TEXT

[Start of Attachment]

Appealing the order was Brian Ranger, who filed a complaint against the Alamitos Bay Yacht Club, based in Long Beach, after he slipped and fell on what he alleges was an “uneven, slippery” surface of the boat he was attempting to board, having been tasked with lowering the vessel into navigable waters and securing it to a mooring.
He initiated the suit after applying for workers’ compensation in California.
Ranger’s operative complaint asserts claims for negligence and unseaworthiness under common law maritime jurisprudence, which may be pursued in state court so long as the substantive remedies issued conform to federal law.
Los Angeles Superior Court Judge Mark Kim sustained a demurrer filed by the yacht club on the ground that Ranger failed to allege facts necessary to implicate federal admiralty jurisdiction because he failed to show that his fall posed “more than a fanciful risk to maritime commerce.”
Shepard’s Opinion
In an opinion authored by Justice John Shepard Wiley Jr., Div. Eight of this district’s Court of Appeal affirmed on different grounds, declining to consider whether admiralty jurisdiction was implicated, and instead holding that the claims were barred by the Longshore and Harbor Workers’ Compensation Act (“LHWCA”), codified at 33 U.S.C. §901 et seq., which rendered California’s workers’ compensation scheme the sole remedy available to Ranger.
As amended in 1984, the LHWCA excludes from the federal workers’ compensation scheme any maritime workers who are employed by a “club” and who are “subject to coverage” by their state. In a unanimous decision, authored by Justice Kelli Evans, the high court said:
“We conclude the Court of Appeal erred. The 1984 amendments to the LHWCA specify which workers’ compensation scheme—federal or state—applies, but they did not themselves purport to abrogate available general maritime remedies for those outside the LHWCA’s scope. Nor, under the supremacy clause of the federal Constitution, may the exclusive remedy provision in California’s workers’ compensation scheme be applied to deprive a plaintiff of a substantive federal maritime right.”
Evans added:
“Whether Ranger’s general maritime claims might be barred under other provisions of the LHWCA—and whether Ranger’s claims properly invoked admiralty jurisdiction in the first place—are issues the Court of Appeal has not yet addressed. We therefore reverse the judgment of the Court of Appeal and remand for further proceedings.”
Legislative Text
Noting that “[t]he 1984 amendments to the LHWCA…did not explicitly state whether workers excluded from its scope could pursue otherwise available common law maritime remedies,” Evans said that “[h]ad the LHWCA intended to abrogate general maritime remedies for every worker who was not an employee as defined in the act, one would expect to see that intent expressed more clearly.”

[End of Attachment]

GIVEN INFORMATION
[Start of Attachment]

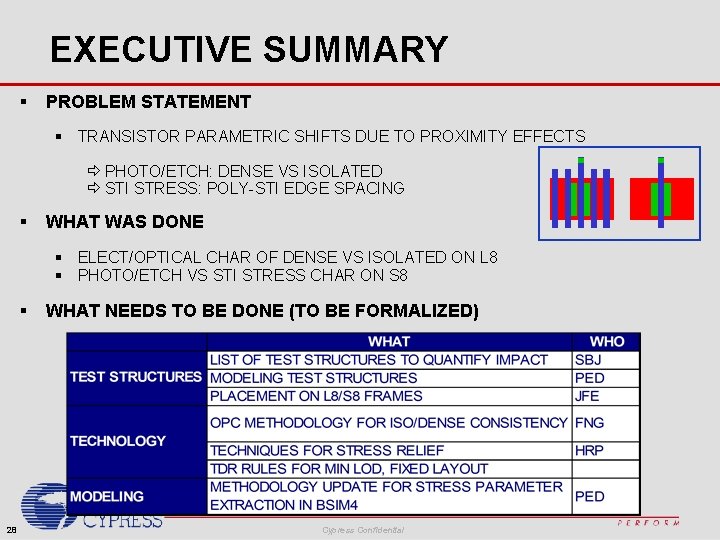 EXECUTIVE SUMMARY

▪ PROBLEM STATEMENT

▪ TRANSISTOR PARAMETRIC SHIFTS DUE TO PROXIMITY EFFECTS

⇨ PHOTO/ETCH: DENSE VS ISOLATED
⇨ STI STRESS: POLY-STI EDGE SPACING

▪ WHAT WAS DONE

▪ ELECT/OPTICAL CHAR OF DENSE VS ISOLATED ON L8
▪ PHOTO/ETCH VS STI STRESS CHAR ON S8

▪ WHAT NEEDS TO BE DONE (TO BE FORMALIZED)

| | WHAT | WHO |
|---|---|---|
| TEST STRUCTURES | LIST OF TEST STRUCTURES TO QUANTIFY IMPACT | SBJ |
| | MODELING TEST STRUCTURES | PED |
| | PLACEMENT ON L8/S8 FRAMES | JFE |
| TECHNOLOGY | OPC METHODOLOGY FOR ISO/DENSE CONSISTENCY | FNG |
| | TECHNIQUES FOR STRESS RELIEF | HRP |
| | TDR RULES FOR MIN LOD, FIXED LAYOUT | |
| MODELING | METHODOLOGY UPDATE FOR STRESS PARAMETER EXTRACTION IN BSIM4 | PED |

28

CYPRESS

Cypress Confidential

PERFORM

[End of Attachment]

WHAT YOU WILL DO
• 1. Decide whether each statement agrees with the article on Ranger's suit against the yacht club, answering yes or no and quoting the article's deciding words: (a) Ranger sued after applying for workers' compensation in California; (b) the trial judge sustained the demurrer because the LHWCA barred the claims; (c) the high court's decision was split.
• 2. Extend the article on Ranger's suit against the yacht club, picking up after its final sentence.

RESPONSES TO THE EXERCISE
• 1.
(a) Yes: "He initiated the suit after applying for workers’ compensation in California."
(b) No: "on the ground that Ranger failed to allege facts necessary to implicate federal admiralty jurisdiction"
(c) No: "In a unanimous decision"

• 2.
She also pointed out that a Senate report accompanying the enactment of the LHWCA made the “obvious” observation that the amendments left “undisturbed” the “large body of decisional law relative to traditional maritime employers and harbor workers.”
Wiley relied on the 2019 U.S. Supreme Court decision in Dutra Group v. Batterton, in which the court instructed admiralty courts exercising their common law authority to “‘look primarily to…legislative enactments for policy guidance” in analyzing whether punitive damages were available to the plaintiffs in that case.
Saying that “[w]e are not persuaded that general maritime causes of action can be analogized to punitive damages,” Evans said the “reliance on Batterton is misplaced.”
The justice added:
“The Club does not explain why workers who are excluded from the LHWCA—and who did not receive the benefit of the bargain Congress struck with covered workers—must nonetheless suffer the limitations that are a part of that federal scheme.”
California Scheme
Evans noted that state law may be applied to maritime actions so long as it does not conflict with an established federal law and opined:
“The exclusive-remedy provision in California’s workers’ compensation law would conflict with the established maritime claim for negligence, a tort that maritime law has recognized ‘for more than a century.’…It likewise would conflict with the tort of unseaworthiness, which has long been ‘settled’ under general maritime law.”
She continued:
“Assuming those causes of action are otherwise available to Ranger…, we resolve the conflict here in favor of the federal maritime right….To hold, as the Court of Appeal did, that the state workers’ compensation remedy supplanted Ranger’s general maritime claims would violate this fundamental admiralty principle.”
Pointing out that Wiley’s opinion created a “split in authority” on the issue of whether California’s workers’ compensation remedy displaced a plaintiff’s maritime claims, Evans cited the 2002 First District opinion in Freeze v. Lost Isle Partners, which held that general maritime claims against an employer are not barred by the exclusivity provision of California’s Workers’ Compensation Act.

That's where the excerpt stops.